TASK GOAL: List every specific sour beer style named in the passage on sour beers.

DOCUMENT TEXT:

──────

Contrary to what you might be thinking if you’re unfamiliar with sours, it’s not an innovation, but rather a throwback. It’s likely that all original beers were sour to some extent. Mainly, Berceli says, “because sour beers more often than not are using wild yeast and bacteria.” The mass production style we know today wasn’t exactly available to 12th century Trappist monks.
Wild yeasts are the connecting thread for most sours. In Belgian styles, there might be thousands of different yeast strains and microorganisms at work. Elsewhere you’ll find Flanders reds, a darker, wine-like, almost tart grape style or a German Berliner Weisse, using the Lactobacillus bacteria. The flavors here will be somewhat cleaner, sour, and acidic. The German gose style typically uses coriander and salt, for a slightly sour, clean acidity.

──────

(Records excerpted from a collection)

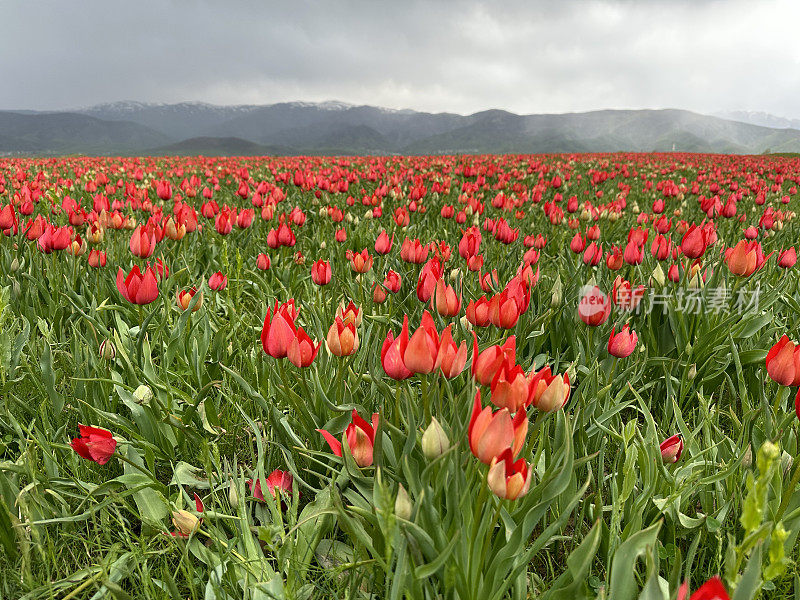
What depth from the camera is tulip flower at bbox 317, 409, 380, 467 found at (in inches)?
50.8

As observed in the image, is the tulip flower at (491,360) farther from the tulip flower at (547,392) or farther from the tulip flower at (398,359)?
the tulip flower at (398,359)

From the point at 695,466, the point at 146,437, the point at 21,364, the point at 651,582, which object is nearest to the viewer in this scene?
the point at 651,582

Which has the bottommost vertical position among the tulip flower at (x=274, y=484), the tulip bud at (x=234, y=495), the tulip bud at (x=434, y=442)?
the tulip flower at (x=274, y=484)

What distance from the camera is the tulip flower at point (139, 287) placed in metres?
2.03

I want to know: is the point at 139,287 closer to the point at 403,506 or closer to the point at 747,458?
the point at 403,506

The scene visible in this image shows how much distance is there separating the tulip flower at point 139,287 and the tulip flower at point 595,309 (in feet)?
6.02

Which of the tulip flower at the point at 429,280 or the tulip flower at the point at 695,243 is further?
the tulip flower at the point at 695,243

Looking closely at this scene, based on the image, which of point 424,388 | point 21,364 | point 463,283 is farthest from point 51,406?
point 463,283

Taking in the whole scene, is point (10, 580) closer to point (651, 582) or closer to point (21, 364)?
point (21, 364)

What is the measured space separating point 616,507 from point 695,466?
0.48 meters

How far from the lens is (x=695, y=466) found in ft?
5.10

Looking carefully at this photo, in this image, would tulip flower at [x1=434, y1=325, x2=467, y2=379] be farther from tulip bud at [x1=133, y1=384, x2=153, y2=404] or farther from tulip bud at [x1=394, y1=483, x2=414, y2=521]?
tulip bud at [x1=133, y1=384, x2=153, y2=404]

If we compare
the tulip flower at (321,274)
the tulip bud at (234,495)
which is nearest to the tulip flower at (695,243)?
the tulip flower at (321,274)

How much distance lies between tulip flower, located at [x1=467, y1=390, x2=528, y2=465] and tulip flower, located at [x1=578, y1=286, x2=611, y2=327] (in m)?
1.12
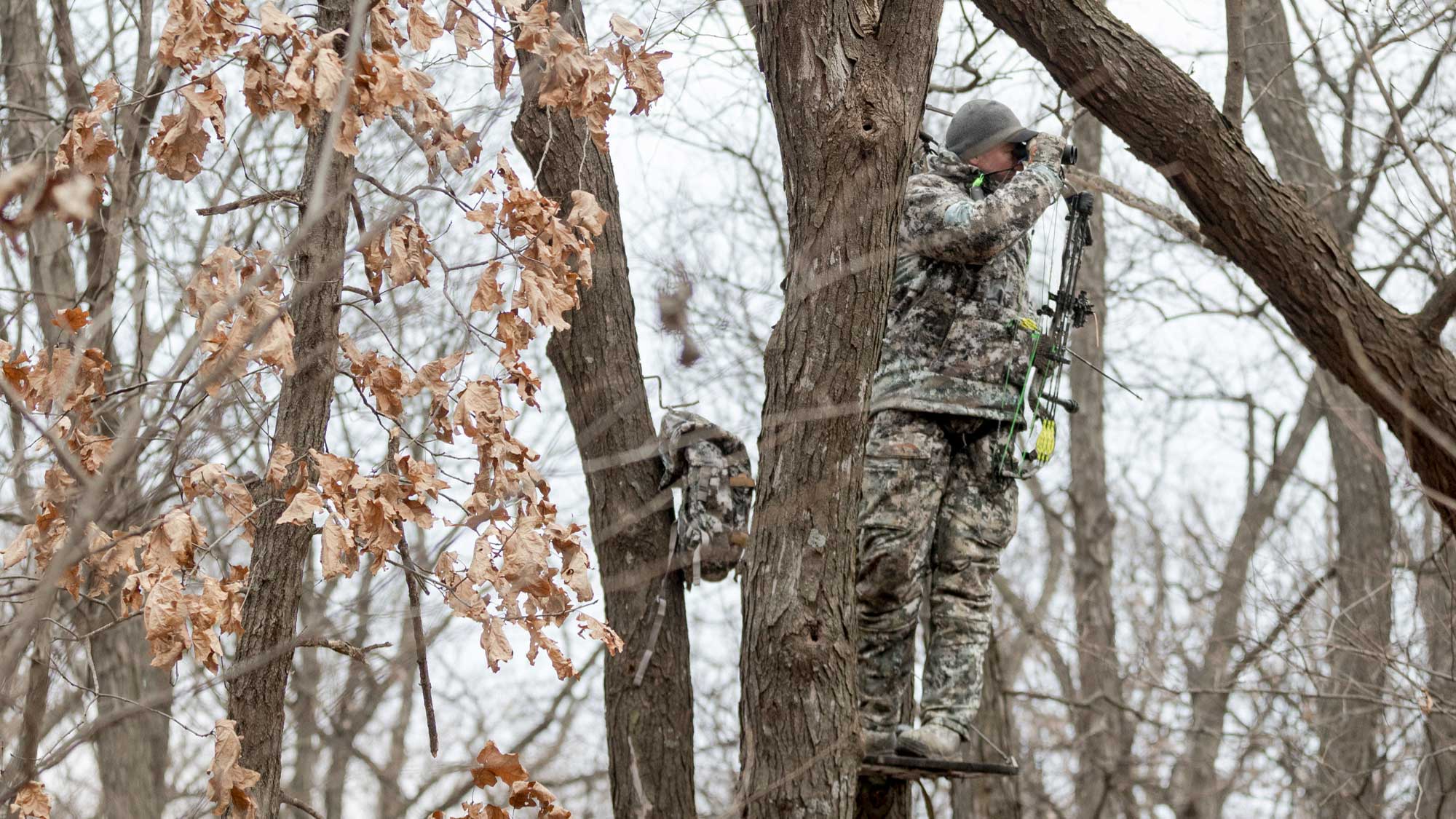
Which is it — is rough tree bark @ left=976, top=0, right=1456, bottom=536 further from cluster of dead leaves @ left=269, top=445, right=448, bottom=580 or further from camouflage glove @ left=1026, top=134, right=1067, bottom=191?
cluster of dead leaves @ left=269, top=445, right=448, bottom=580

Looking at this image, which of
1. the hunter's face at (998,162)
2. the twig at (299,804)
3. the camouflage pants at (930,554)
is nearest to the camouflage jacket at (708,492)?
the camouflage pants at (930,554)

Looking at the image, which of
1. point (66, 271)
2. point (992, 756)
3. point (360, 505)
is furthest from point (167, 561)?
point (992, 756)

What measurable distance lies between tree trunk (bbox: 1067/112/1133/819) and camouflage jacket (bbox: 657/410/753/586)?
6140mm

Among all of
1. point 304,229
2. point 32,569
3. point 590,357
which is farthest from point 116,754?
point 304,229

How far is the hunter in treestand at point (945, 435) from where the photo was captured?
14.0ft

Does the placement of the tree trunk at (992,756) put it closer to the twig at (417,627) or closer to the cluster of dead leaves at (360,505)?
the twig at (417,627)

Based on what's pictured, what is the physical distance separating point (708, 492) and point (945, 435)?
758 mm

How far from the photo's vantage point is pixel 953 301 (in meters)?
4.51

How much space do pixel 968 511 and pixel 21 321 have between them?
135 inches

──────

EXERCISE SOLUTION: Flanders red, Berliner Weisse, gose